### EXCERPTED PASSAGE
Leeny Oberg, Chief Financial Officer and Executive Vice President, Development, Marriott International: And on the fees per key, obviously the kind of the basics are first that fees per key are going to go up with RevPAR. So just to remind her that as RevPAR goes up, you’re going to get some natural growth there. Sure enough, our fees per key are increasing. I’ll also say that when you look at our overall pipeline, given we’re growing more internationally than we are in The US, and that is disproportionately full service, you’ve also got greater strength there supporting the continued growth in fees per key. Lastly, as you know, there are non RevPAR related fees, which also tend to grow a bit faster than RevPAR.
And you put that together, and I would say seeing fees per key continuing to grow, assuming the kind of RevPAR assumptions that we’ve given you would be our best estimate.
Steven Grambling, Analyst, Morgan Stanley: Super helpful. Maybe one other quick follow-up. Just on the co brand credit card. I’m curious if you saw anything in the spend on the co brand credit card that may suggest any kind of stocking up, more focus on goods or retail versus typical travel that may have occurred at any point during the quarter? Thanks.

Scene-based reasoning records
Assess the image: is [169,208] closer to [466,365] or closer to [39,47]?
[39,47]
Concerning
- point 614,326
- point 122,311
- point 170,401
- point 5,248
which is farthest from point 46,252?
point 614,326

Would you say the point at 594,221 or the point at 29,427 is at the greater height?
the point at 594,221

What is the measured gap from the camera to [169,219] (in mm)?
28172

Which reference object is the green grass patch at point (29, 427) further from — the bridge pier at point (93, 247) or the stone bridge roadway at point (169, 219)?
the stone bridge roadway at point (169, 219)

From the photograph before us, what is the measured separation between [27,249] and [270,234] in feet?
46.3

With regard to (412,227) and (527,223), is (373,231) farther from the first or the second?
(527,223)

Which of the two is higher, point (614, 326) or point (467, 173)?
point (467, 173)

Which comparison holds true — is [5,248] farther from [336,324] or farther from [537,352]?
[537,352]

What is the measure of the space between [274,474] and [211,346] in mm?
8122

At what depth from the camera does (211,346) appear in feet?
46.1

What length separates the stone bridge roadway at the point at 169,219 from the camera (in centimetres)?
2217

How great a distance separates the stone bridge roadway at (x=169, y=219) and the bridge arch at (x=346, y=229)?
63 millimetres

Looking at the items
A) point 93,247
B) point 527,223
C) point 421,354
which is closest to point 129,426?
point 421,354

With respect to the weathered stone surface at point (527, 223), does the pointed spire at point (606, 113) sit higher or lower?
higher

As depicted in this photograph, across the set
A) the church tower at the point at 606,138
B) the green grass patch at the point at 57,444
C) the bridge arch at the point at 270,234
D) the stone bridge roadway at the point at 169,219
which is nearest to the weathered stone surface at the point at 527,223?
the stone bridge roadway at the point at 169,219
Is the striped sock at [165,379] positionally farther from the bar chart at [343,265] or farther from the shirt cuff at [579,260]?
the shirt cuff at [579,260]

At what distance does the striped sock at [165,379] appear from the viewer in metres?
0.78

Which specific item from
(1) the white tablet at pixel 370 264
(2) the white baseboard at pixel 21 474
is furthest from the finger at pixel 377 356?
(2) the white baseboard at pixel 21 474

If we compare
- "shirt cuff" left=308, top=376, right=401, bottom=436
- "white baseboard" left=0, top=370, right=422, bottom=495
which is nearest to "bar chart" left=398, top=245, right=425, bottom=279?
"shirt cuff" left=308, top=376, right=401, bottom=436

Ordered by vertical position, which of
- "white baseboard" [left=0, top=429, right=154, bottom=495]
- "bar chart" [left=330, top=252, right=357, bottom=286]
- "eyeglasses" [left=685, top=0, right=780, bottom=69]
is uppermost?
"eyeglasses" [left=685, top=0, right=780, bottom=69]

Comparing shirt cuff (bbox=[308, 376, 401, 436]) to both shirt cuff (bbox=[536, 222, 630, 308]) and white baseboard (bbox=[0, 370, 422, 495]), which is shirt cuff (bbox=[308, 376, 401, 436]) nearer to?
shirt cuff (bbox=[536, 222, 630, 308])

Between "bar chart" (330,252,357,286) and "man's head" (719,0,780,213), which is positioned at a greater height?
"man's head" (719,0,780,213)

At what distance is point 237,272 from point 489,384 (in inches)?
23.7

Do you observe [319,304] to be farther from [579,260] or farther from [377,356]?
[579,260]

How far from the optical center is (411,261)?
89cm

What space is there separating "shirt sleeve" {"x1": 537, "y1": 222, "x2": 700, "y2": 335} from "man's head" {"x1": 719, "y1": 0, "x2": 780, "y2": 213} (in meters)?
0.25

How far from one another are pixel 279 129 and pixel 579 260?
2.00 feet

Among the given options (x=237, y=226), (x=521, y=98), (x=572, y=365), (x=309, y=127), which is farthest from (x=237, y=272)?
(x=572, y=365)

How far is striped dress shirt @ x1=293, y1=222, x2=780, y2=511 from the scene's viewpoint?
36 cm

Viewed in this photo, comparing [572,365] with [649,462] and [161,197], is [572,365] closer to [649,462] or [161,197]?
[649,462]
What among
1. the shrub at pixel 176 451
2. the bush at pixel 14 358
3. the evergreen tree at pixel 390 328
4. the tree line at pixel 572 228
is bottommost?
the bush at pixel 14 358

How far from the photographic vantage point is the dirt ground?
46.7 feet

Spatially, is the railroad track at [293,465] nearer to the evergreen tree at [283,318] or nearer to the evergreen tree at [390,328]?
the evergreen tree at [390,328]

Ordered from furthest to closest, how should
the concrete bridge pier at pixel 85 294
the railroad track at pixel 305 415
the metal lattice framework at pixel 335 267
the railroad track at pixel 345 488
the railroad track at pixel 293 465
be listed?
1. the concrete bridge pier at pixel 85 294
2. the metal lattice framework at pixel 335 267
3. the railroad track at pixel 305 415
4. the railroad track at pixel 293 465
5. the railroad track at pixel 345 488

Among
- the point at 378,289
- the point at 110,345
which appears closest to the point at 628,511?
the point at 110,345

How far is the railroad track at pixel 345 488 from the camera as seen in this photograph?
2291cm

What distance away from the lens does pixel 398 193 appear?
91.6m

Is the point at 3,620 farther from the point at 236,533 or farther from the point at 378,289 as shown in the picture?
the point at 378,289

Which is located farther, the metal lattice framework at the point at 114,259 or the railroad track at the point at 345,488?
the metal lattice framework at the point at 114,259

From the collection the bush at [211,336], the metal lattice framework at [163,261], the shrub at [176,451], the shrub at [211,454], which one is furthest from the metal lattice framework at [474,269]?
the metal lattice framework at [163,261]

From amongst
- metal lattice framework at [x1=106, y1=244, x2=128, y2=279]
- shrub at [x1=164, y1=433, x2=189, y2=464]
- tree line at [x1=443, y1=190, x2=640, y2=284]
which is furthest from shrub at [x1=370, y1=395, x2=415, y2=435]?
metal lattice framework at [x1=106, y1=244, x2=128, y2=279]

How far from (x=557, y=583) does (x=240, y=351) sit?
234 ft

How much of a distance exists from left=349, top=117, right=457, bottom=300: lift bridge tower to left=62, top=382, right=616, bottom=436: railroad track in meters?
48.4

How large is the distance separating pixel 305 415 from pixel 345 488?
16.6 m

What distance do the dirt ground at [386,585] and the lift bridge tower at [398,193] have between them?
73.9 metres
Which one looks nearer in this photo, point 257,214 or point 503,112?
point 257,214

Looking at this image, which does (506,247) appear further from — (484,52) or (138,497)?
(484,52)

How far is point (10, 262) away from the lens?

### WHAT IS BEING ASKED
Quote the earnings call passage word for word, from "Steven Grambling, Analyst, Morgan" to "the quarter? Thanks.".

### RESULT FOR THIS EXERCISE
Steven Grambling, Analyst, Morgan Stanley: Super helpful. Maybe one other quick follow-up. Just on the co brand credit card. I’m curious if you saw anything in the spend on the co brand credit card that may suggest any kind of stocking up, more focus on goods or retail versus typical travel that may have occurred at any point during the quarter? Thanks.